Current alcohol use by 12-20-year-olds is three times greater than tobacco. Some 6.3% of teens reported current marijuana use multiple times in the past 30 days.
Cultural attitudes, media influences, fast-paced stress and generational personal electronics are changing how they spend their time and what they think about. If you look at the smaller percentage of cigarette usage of 18-24-year-olds compared to older age groups, it’s not that they quit. It’s more likely they never ventured beyond “ever used.”
Along with the new decline in vape and combustible usage, are signs that something else is happening. Current use of “any tobacco product” declined by an estimated 540,000 kids in 2023 versus 2022. In the 2021 study, menthol or mint flavor was the vape choice of 30% of surveyed teens. By 2023, menthol vape flavor preference was less than 10% of surveyed youth e-cigarette smokers. Compared to census data, that’s less than 1% of the total 12-18-year-old population. Current menthol cigarette use by teens is 6/10th of 1%. Daily and near-daily use is half. CDC data shows that. The report doesn’t.
The dramatic fall-off in response rate to the 2023 survey is another signal that 12 to 18-year-olds have other things to do. The 2021 and 2022 survey responses were 45% and 44%. The 2023 survey barely achieved a 31% response rate. Did playing Candy Crush and Dead by Daylight on cell phones replace smoking as a leisure habit?
The tobacco rite of passage for many of their parents may not be such a big a deal anymore. You can’t smoke and play video games at the same time.
Meanwhile, cigarettes and cigars are where the FDA has proposed flavor bans. C-stores are waiting to adjust their tobacco backbars to FDA menthol and flavor bans that may not show up until early 2026.
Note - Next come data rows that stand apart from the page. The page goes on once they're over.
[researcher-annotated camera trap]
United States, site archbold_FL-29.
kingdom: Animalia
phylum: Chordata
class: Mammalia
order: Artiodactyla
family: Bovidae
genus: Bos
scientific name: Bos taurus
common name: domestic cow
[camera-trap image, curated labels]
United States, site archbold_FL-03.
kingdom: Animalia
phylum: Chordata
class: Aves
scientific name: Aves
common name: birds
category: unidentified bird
And after the bans are enforced, the current crop high-schoolers will age up into 18-24 and 25-35-year-old c-store shoppers. Fewer of them than their parents will be smokers, vape use is declining and 12% of senior smokers are projected to quit as the flavor ban is enforced.
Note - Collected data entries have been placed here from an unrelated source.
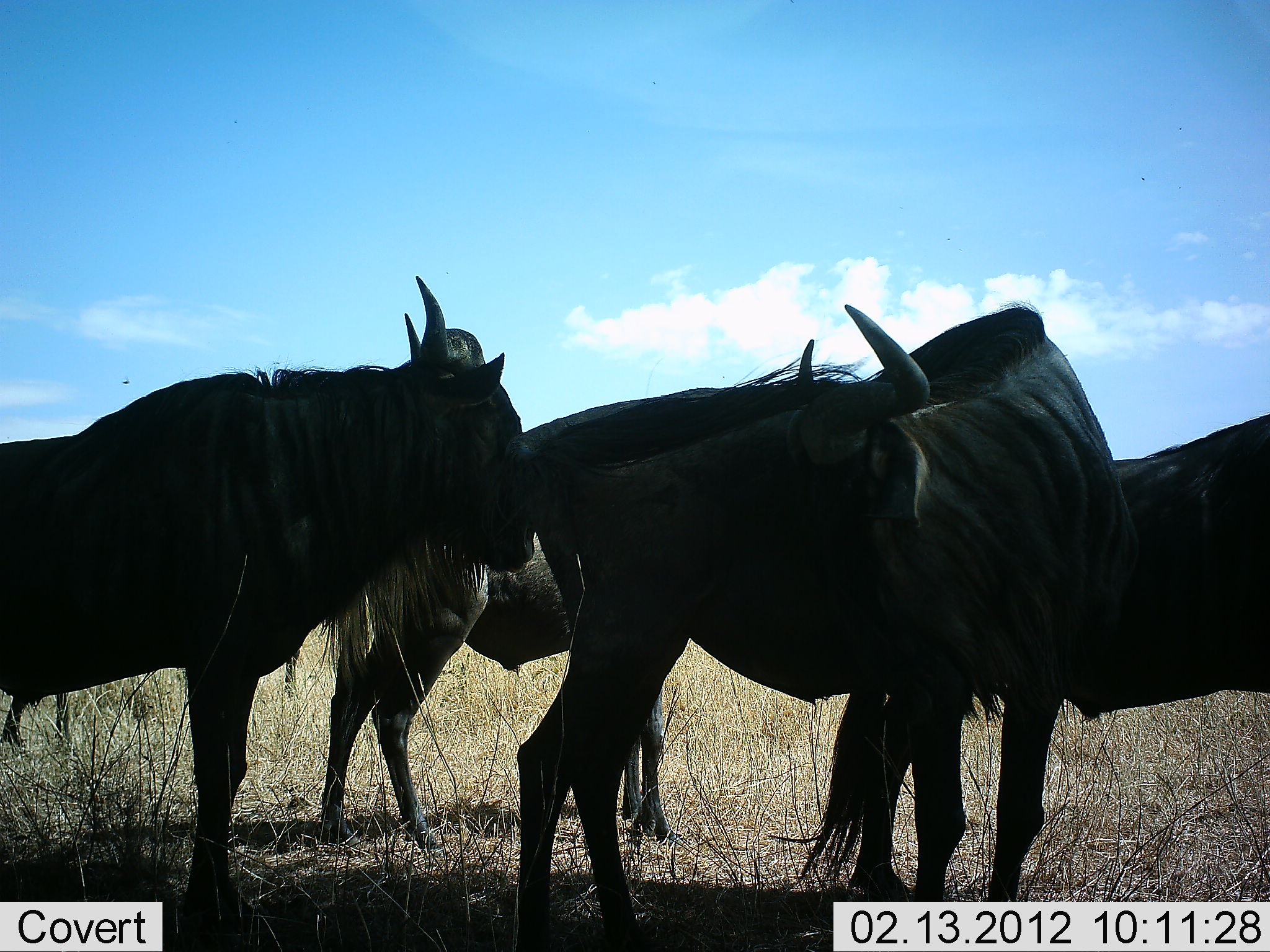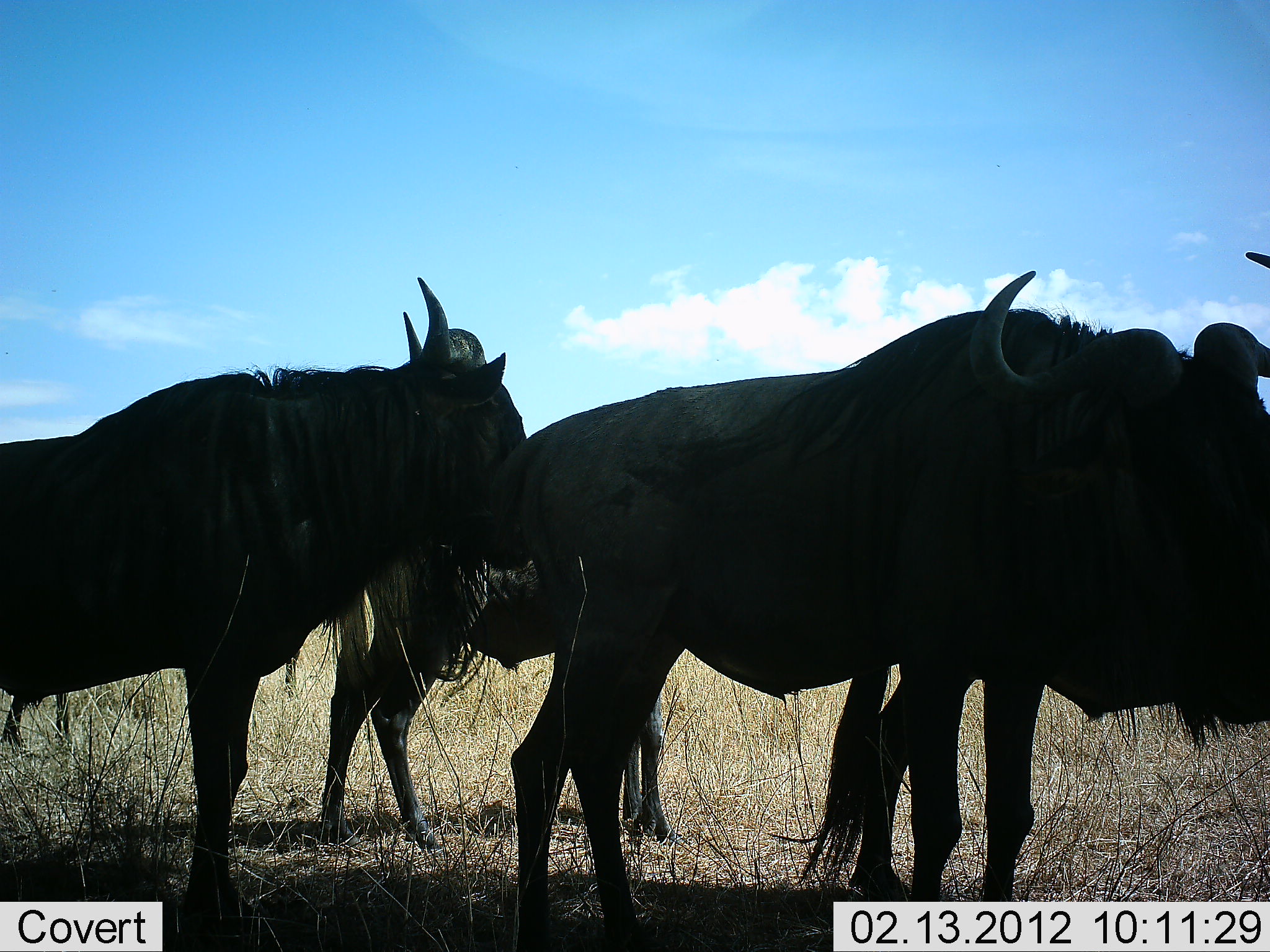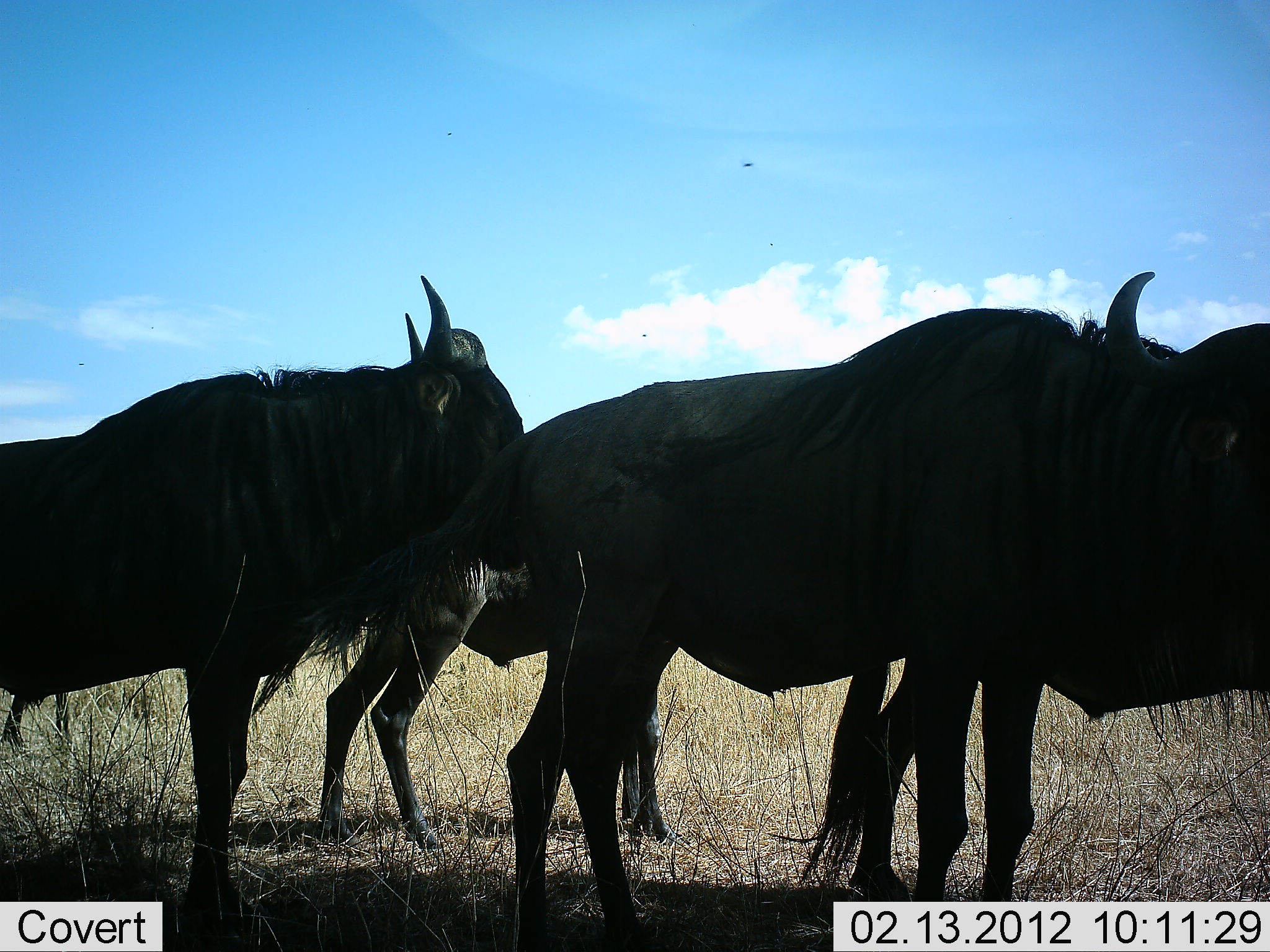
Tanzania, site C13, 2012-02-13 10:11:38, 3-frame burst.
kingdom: Animalia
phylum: Chordata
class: Mammalia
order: Artiodactyla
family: Bovidae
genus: Connochaetes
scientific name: Connochaetes taurinus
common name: blue wildebeest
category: wildebeest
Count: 4.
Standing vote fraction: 93%.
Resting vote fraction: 15%.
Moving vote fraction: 0%.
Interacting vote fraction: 0%.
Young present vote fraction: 11%.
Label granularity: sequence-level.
Teens Shop The Whole Store
The Youth Tobacco study doesn’t go past tobacco data. It doesn’t address teen food trends, snacks, recharging their electronics or c-store visits. There are two chain-franchised c-stores a short walk from my granddaughter’s high school. At 2:45 p.m., and again after sports practice, 100 or so hungry teenagers buy and eat at outside tables or in their cars on the way home. 7-Eleven is adjusting its corporate strategy because it figured out what’s coming. Others are already there.
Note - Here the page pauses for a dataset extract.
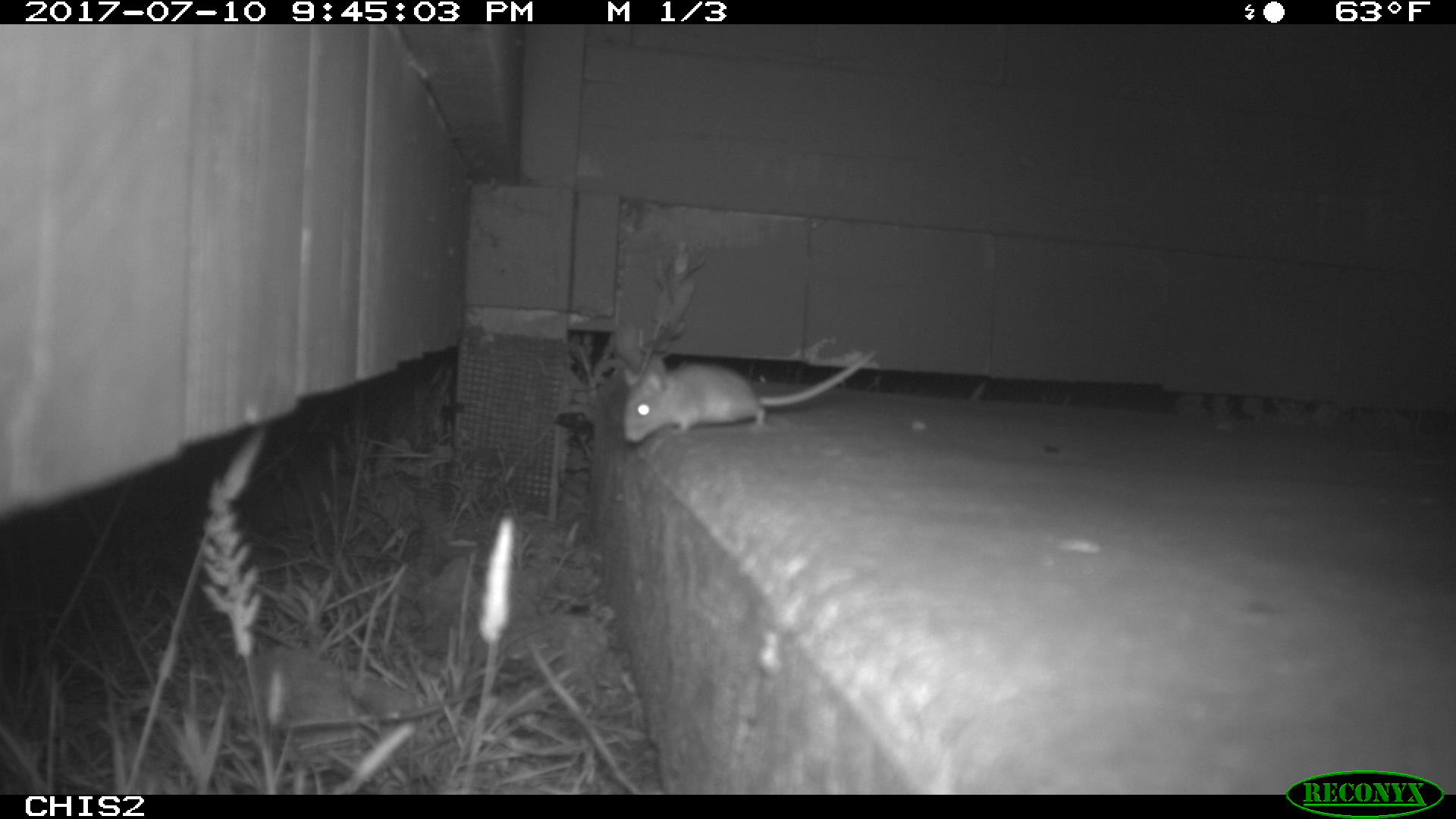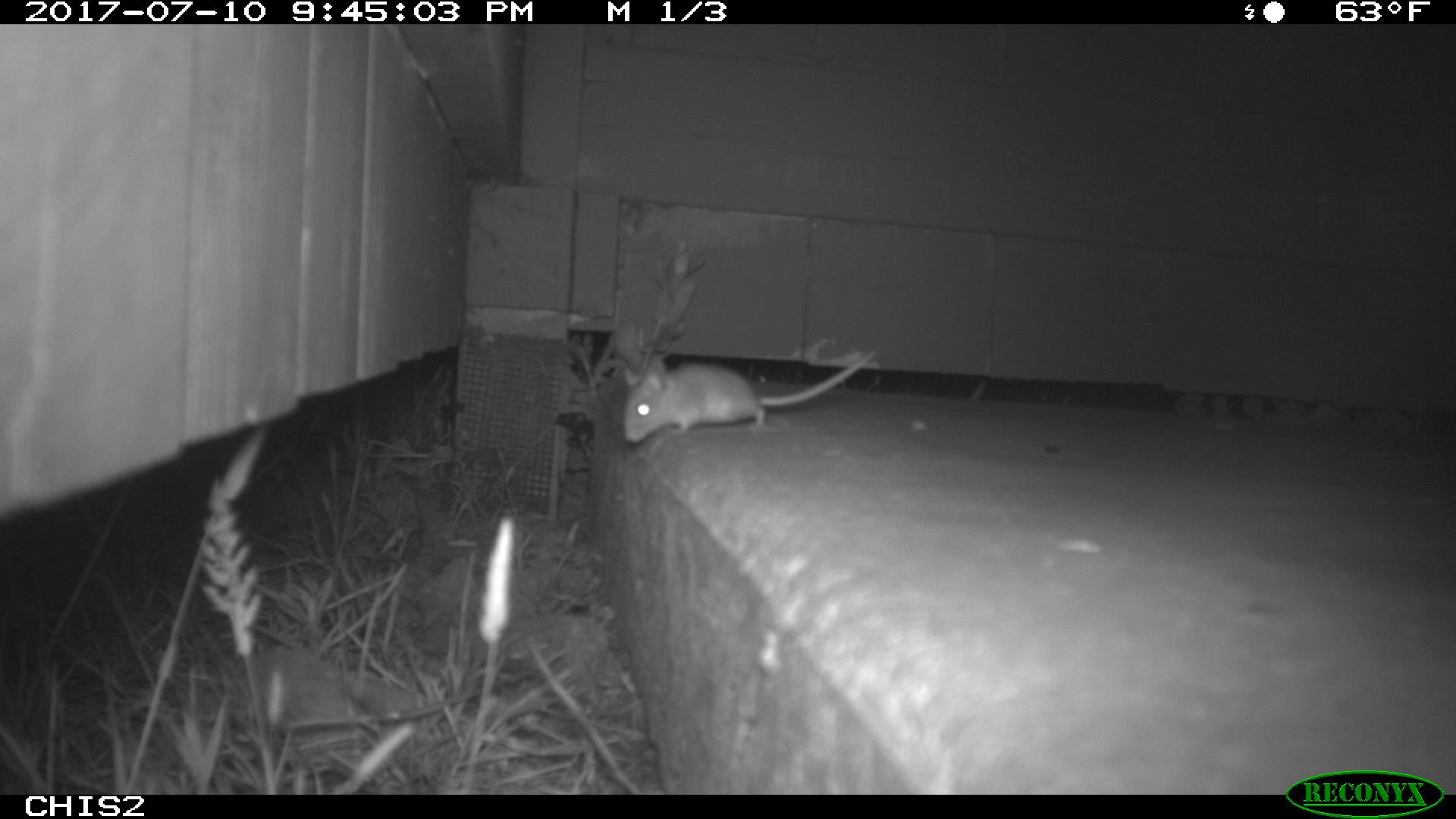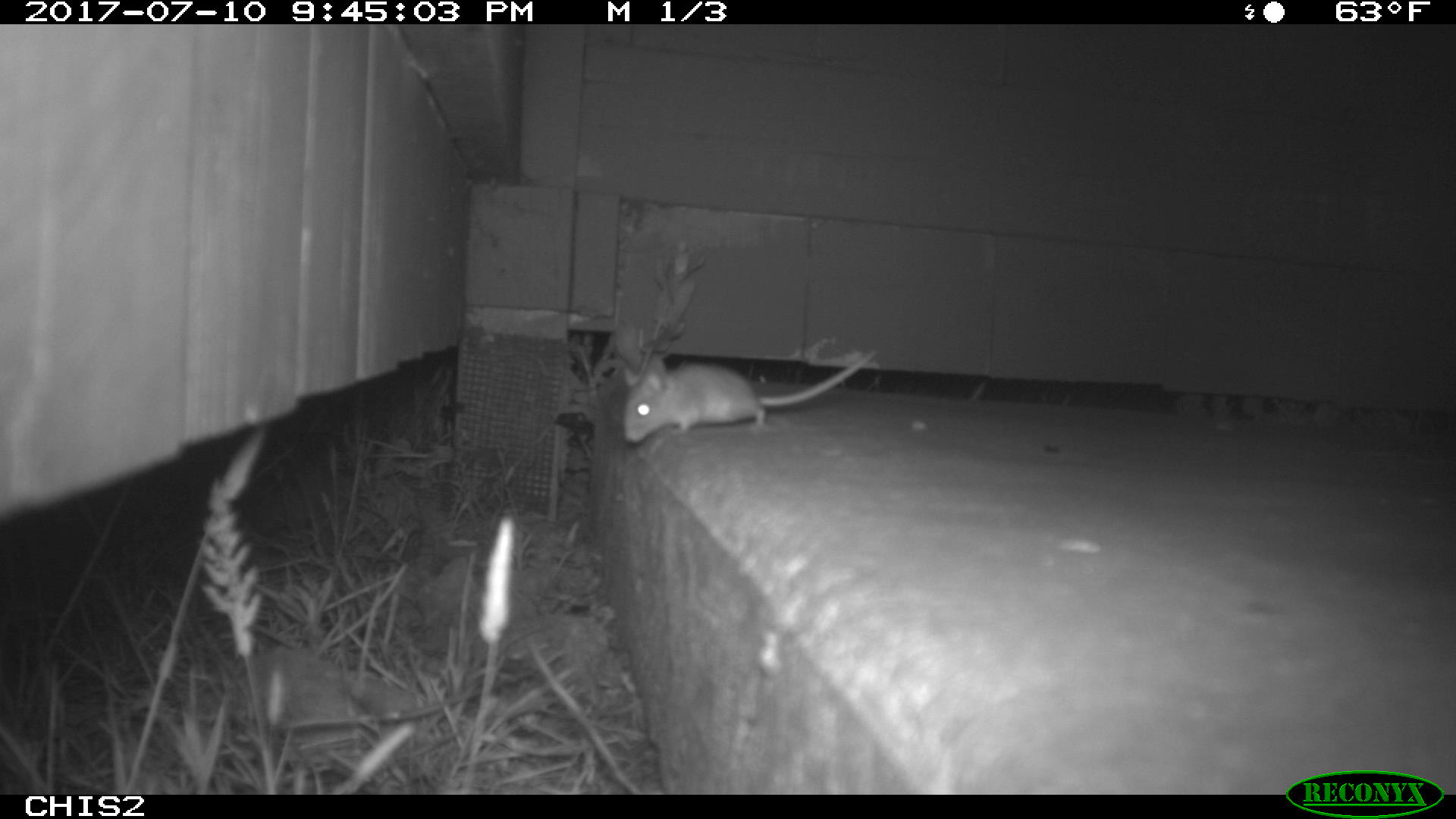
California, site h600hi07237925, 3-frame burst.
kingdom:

According to NACS, prepared foods grew 12% last year to $51,000 per store to become the leading category. Teens eat food. Food and beverage sales were 27% of total store revenue, returning 35% profit. Teens drink hot and cold beverages.
Caffeine is still legal. In-store sales totaled $327 billion. Teens spend money.
Tobacco unit sales declined 4.5%. Fewer teens are smoking. “We’re stopping for gas and road food on the way to the concert. I promised mom nobody would smoke in the car.”
Afterthought
Last year, teen tobacco use declined more than twice as fast as the decrease in use by more mature age groups. Beyond tobacco, there will be nicotine-free, non-tobacco menthol filtered smokes, and alternative products using CBD, cannabis and other botanicals coming to market. They all fall outside of the FDA’s deeming authority for rulemaking.
Congress only gave the FDA tobacco, and the White House wants to cap nicotine. The c-store industry is preparing for a smaller tobacco section, but if the CDC is right, the advice they’re getting regarding trends to alternative nicotine and non-combustibles may be optimistic.